_YOUR GOAL_
With the images removed, reproduce each entry below word for word.

_DATA SECTION_

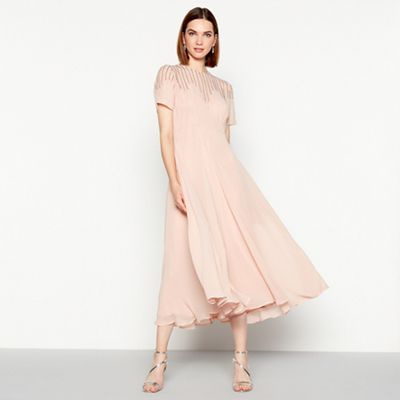Mw By Matthew Williamson   Light Pink Embellished Mesh Short Sleeve Midi Occasion Dress by Mw By Matthew Williamson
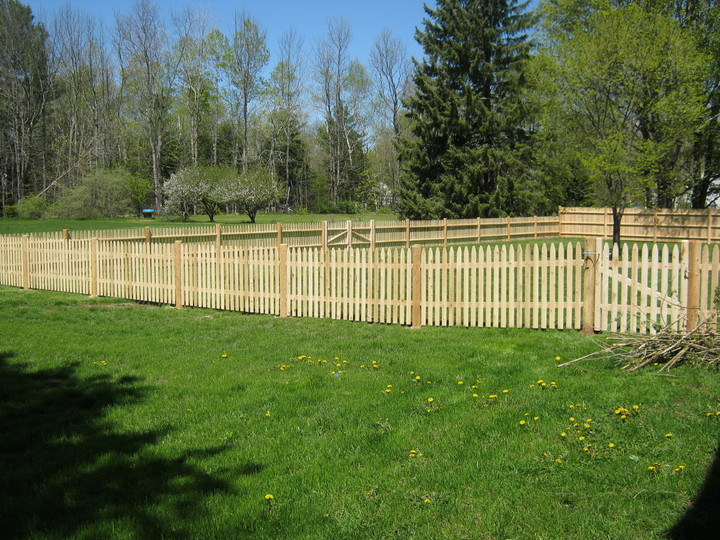 Photo #72, 4' Spaced Stockade Picket Fence with Round Posts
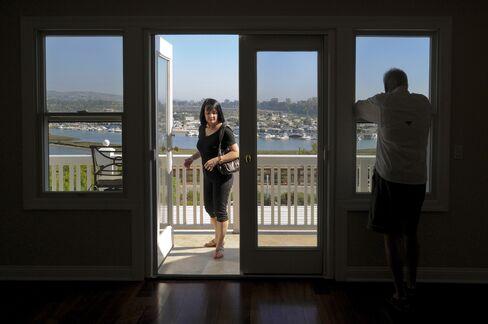 U.S. Household Worth Declines by $149B
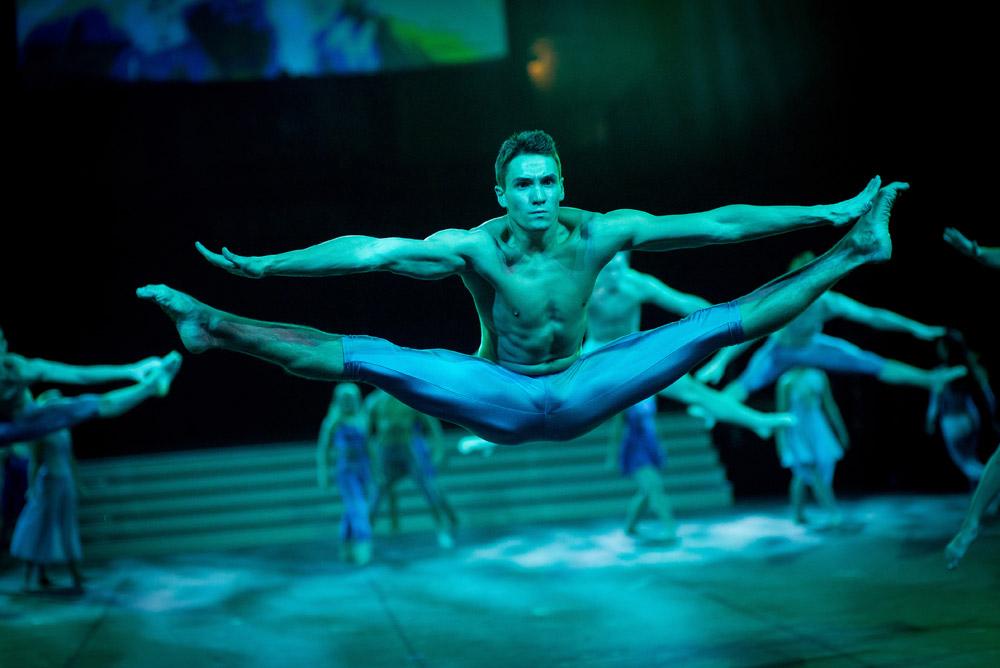 "The Centre Performing Arts College at Dance Proms 2104.<br />© David Tett at <a href=""http://www.davidtett.com/"">www.davidtett.com</a>. (Click image for larger version)"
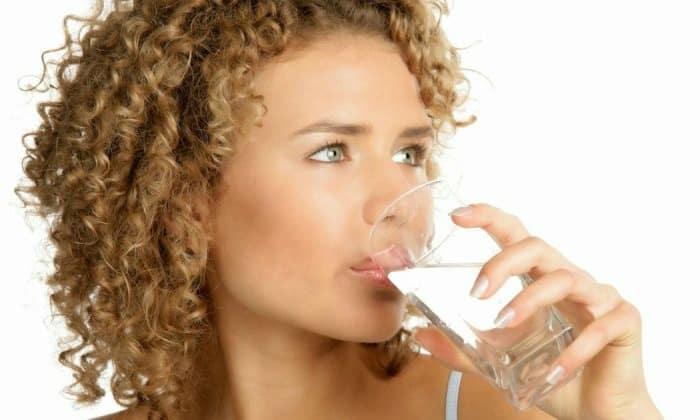 Доктора рекомендуют для немедикаментозного лечения больше пить чистой воды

_RESULT_
Mw By Matthew Williamson   Light Pink Embellished Mesh Short Sleeve Midi Occasion Dress by Mw By Matthew Williamson
 Photo #72, 4' Spaced Stockade Picket Fence with Round Posts
 U.S. Household Worth Declines by $149B
 "The Centre Performing Arts College at Dance Proms 2104.<br />© David Tett at <a href=""http://www.davidtett.com/"">www.davidtett.com</a>. (Click image for larger version)"
 Доктора рекомендуют для немедикаментозного лечения больше пить чистой воды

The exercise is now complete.